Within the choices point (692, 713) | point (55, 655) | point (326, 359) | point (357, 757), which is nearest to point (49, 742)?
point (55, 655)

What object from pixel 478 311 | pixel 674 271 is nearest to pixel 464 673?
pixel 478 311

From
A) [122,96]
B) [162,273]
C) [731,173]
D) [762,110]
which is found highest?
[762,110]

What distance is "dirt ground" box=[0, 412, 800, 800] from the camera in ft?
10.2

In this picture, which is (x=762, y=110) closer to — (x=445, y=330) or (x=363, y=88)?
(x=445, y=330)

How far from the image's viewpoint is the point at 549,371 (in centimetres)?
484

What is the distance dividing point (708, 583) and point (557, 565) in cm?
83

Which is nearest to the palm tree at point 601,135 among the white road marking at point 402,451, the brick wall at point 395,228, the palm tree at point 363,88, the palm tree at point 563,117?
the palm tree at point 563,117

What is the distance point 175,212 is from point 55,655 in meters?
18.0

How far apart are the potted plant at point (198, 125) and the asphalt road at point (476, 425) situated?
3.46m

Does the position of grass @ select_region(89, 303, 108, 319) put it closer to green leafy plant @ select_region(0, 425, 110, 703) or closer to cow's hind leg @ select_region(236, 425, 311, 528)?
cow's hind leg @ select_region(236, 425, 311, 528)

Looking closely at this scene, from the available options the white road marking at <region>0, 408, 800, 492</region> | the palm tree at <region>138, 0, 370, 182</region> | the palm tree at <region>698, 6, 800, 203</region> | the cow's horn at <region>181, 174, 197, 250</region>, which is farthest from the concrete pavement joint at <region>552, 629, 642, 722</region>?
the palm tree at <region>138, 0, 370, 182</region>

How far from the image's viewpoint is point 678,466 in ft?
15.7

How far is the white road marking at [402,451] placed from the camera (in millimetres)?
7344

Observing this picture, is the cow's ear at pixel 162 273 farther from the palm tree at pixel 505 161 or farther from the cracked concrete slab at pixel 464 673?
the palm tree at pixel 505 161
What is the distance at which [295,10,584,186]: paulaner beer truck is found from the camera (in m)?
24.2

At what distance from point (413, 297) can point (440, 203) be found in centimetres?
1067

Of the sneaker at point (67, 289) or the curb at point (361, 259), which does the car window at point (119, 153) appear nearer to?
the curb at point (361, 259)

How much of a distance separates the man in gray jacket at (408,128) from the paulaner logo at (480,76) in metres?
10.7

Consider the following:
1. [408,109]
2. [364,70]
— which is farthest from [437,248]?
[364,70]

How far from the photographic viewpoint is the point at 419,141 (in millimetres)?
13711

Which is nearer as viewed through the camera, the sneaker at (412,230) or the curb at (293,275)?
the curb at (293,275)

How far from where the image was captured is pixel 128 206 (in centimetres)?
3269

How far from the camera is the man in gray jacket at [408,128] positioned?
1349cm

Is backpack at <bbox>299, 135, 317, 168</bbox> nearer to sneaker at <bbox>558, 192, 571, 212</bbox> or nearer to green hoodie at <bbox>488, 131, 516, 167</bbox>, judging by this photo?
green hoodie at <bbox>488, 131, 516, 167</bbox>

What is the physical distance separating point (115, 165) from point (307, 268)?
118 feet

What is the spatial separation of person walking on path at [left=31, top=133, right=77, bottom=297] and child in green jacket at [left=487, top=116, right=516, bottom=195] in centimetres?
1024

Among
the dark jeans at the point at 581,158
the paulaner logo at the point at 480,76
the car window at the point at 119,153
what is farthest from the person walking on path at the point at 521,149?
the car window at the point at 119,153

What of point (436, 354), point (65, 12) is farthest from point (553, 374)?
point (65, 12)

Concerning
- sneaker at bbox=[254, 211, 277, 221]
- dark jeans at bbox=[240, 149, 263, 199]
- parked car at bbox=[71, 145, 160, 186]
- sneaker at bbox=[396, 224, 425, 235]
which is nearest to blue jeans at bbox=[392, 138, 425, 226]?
________________________
Cel:
Proszę umieścić każdy wiersz powyższych danych w liście JSON jako osobny ciąg znaków, pomijając puste wiersze.

Pełna odpowiedź:
[
  "Within the choices point (692, 713) | point (55, 655) | point (326, 359) | point (357, 757), which is nearest to point (49, 742)?",
  "point (55, 655)",
  "What object from pixel 478 311 | pixel 674 271 is nearest to pixel 464 673?",
  "pixel 478 311",
  "From",
  "A) [122,96]",
  "B) [162,273]",
  "C) [731,173]",
  "D) [762,110]",
  "which is found highest?",
  "[762,110]",
  "What distance is \"dirt ground\" box=[0, 412, 800, 800] from the camera in ft?",
  "10.2",
  "In this picture, which is (x=762, y=110) closer to — (x=445, y=330) or (x=363, y=88)?",
  "(x=445, y=330)",
  "How far from the image's viewpoint is the point at 549,371 (in centimetres)?",
  "484",
  "What is the distance dividing point (708, 583) and point (557, 565) in cm?",
  "83",
  "Which is nearest to the palm tree at point 601,135 among the white road marking at point 402,451, the brick wall at point 395,228, the palm tree at point 363,88, the palm tree at point 563,117?",
  "the palm tree at point 563,117",
  "What is the distance point 175,212 is from point 55,655 in meters?",
  "18.0",
  "How far apart are the potted plant at point (198, 125) and the asphalt road at point (476, 425) situated?",
  "3.46m",
  "Does the position of grass @ select_region(89, 303, 108, 319) put it closer to green leafy plant @ select_region(0, 425, 110, 703) or closer to cow's hind leg @ select_region(236, 425, 311, 528)?",
  "cow's hind leg @ select_region(236, 425, 311, 528)",
  "Looking closely at this scene, from the available options the white road marking at <region>0, 408, 800, 492</region> | the palm tree at <region>138, 0, 370, 182</region> | the palm tree at <region>698, 6, 800, 203</region> | the cow's horn at <region>181, 174, 197, 250</region>, which is farthest from the concrete pavement joint at <region>552, 629, 642, 722</region>?",
  "the palm tree at <region>138, 0, 370, 182</region>",
  "How far from the image's viewpoint is point 678,466 in ft?",
  "15.7",
  "How far is the white road marking at [402,451] placed from the camera (in millimetres)?",
  "7344",
  "Observing this picture, is the cow's ear at pixel 162 273 farther from the palm tree at pixel 505 161 or farther from the cracked concrete slab at pixel 464 673?",
  "the palm tree at pixel 505 161",
  "What is the distance at which [295,10,584,186]: paulaner beer truck is found from the camera (in m)?",
  "24.2",
  "At what distance from point (413, 297) can point (440, 203) be found in centimetres?",
  "1067",
  "Of the sneaker at point (67, 289) or the curb at point (361, 259), which does the car window at point (119, 153) appear nearer to?",
  "the curb at point (361, 259)",
  "How much of a distance separates the man in gray jacket at (408,128) from the paulaner logo at (480,76) in metres?",
  "10.7",
  "Consider the following:",
  "1. [408,109]",
  "2. [364,70]",
  "— which is farthest from [437,248]?",
  "[364,70]",
  "How far from the photographic viewpoint is the point at 419,141 (in millimetres)?",
  "13711",
  "Which is nearer as viewed through the camera, the sneaker at (412,230) or the curb at (293,275)?",
  "the curb at (293,275)",
  "How far from where the image was captured is pixel 128 206 (in centimetres)?",
  "3269",
  "How far from the camera is the man in gray jacket at [408,128] positioned?",
  "1349cm",
  "Is backpack at <bbox>299, 135, 317, 168</bbox> nearer to sneaker at <bbox>558, 192, 571, 212</bbox> or nearer to green hoodie at <bbox>488, 131, 516, 167</bbox>, judging by this photo?",
  "green hoodie at <bbox>488, 131, 516, 167</bbox>",
  "What is the physical distance separating point (115, 165) from point (307, 268)?",
  "118 feet",
  "What is the spatial separation of person walking on path at [left=31, top=133, right=77, bottom=297] and child in green jacket at [left=487, top=116, right=516, bottom=195] in centimetres?",
  "1024",
  "Among",
  "the dark jeans at the point at 581,158",
  "the paulaner logo at the point at 480,76",
  "the car window at the point at 119,153",
  "what is farthest from the person walking on path at the point at 521,149?",
  "the car window at the point at 119,153",
  "What of point (436, 354), point (65, 12) is farthest from point (553, 374)?",
  "point (65, 12)",
  "Concerning",
  "- sneaker at bbox=[254, 211, 277, 221]",
  "- dark jeans at bbox=[240, 149, 263, 199]",
  "- parked car at bbox=[71, 145, 160, 186]",
  "- sneaker at bbox=[396, 224, 425, 235]",
  "which is nearest to blue jeans at bbox=[392, 138, 425, 226]?"
]